Kinerja intermediasi Hana Bank tetap solid dengan penyaluran kredit meningkat 3,63% yoy menjadi Rp39,67 triliun. Sementara itu, Dana Pihak Ketiga (DPK) juga tumbuh 11,78% yoy menjadi Rp30,83 triliun, terutama ditopang oleh deposito.
Kualitas kredit pun terjaga dengan sehat, tercermin dari rasio Non-Performing Loan (NPL) gross dan net masing-masing 0,72% dan 0,27%, membaik daripada periode yang sama tahun sebelumnya. NPL ini juga berada di bawah NPL gross dan NPL net perbankan secara nasional yang masing-masing sebesar 2,1% dan 0,8%.
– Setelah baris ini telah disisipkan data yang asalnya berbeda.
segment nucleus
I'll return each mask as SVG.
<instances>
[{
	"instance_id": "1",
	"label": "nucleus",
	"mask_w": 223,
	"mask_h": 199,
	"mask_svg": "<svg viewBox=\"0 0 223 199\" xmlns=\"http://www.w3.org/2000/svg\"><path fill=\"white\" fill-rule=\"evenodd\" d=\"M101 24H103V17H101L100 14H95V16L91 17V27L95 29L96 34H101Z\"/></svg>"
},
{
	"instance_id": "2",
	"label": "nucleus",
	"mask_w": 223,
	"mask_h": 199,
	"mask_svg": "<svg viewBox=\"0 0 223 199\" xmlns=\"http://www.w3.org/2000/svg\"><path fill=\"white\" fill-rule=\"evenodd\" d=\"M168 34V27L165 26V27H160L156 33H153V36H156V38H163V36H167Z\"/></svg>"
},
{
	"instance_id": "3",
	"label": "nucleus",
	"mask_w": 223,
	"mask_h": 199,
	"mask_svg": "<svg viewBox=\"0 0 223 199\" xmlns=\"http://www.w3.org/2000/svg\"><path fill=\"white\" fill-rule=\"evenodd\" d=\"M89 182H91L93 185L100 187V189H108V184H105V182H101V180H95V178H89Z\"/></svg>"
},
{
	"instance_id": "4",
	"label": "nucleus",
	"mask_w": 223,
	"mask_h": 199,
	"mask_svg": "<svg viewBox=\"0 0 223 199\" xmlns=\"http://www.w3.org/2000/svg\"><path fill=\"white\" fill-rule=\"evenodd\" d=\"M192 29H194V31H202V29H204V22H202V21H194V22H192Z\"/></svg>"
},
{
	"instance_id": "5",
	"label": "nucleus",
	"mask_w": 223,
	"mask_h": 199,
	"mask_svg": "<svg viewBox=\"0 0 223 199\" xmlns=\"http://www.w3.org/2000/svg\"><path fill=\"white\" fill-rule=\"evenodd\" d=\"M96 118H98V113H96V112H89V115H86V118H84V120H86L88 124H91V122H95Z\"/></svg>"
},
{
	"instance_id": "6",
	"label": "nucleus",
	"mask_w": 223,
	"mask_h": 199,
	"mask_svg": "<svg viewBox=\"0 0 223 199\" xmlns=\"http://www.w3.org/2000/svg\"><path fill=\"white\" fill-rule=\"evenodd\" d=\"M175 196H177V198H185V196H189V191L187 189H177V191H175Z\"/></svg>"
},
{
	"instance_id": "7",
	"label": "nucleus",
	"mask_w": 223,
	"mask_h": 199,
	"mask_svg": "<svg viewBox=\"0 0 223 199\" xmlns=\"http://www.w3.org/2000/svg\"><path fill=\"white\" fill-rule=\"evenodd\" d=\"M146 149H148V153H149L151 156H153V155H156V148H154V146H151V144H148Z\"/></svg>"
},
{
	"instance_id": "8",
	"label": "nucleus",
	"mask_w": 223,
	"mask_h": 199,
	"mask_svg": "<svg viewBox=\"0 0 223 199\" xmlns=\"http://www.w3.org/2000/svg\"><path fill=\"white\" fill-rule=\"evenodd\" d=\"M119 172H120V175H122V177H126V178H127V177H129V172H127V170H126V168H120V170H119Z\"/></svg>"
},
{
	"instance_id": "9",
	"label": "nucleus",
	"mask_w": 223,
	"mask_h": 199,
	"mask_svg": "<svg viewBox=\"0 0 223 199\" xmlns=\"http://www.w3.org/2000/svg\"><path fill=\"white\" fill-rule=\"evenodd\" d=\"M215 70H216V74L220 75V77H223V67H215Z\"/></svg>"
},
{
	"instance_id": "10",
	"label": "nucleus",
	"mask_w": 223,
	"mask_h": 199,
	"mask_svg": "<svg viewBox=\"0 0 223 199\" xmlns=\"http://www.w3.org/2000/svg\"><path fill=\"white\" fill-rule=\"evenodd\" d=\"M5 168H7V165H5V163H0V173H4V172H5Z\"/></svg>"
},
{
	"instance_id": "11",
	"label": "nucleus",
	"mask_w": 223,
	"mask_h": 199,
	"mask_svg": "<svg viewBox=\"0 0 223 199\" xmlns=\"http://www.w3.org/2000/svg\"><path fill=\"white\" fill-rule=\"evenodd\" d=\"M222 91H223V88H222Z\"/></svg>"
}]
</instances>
Sedangkan ketahanan Hana Bank yang kuat tercermin dari Capital Adequacy Ratio (CAR) yang berada di level 27,05%, di atas CAR perbankan secara nasional yang sebesar 25,09%2.
Melihat pencapaian sampai dengan kuartal I 2026, Hana Bank optimistis dapat mencapai target tahun 2026, dengan target laba bersih sebesar Rp650,11 miliar.
Sedangkan aset ditargetkan tumbuh menjadi Rp56,65 triliun.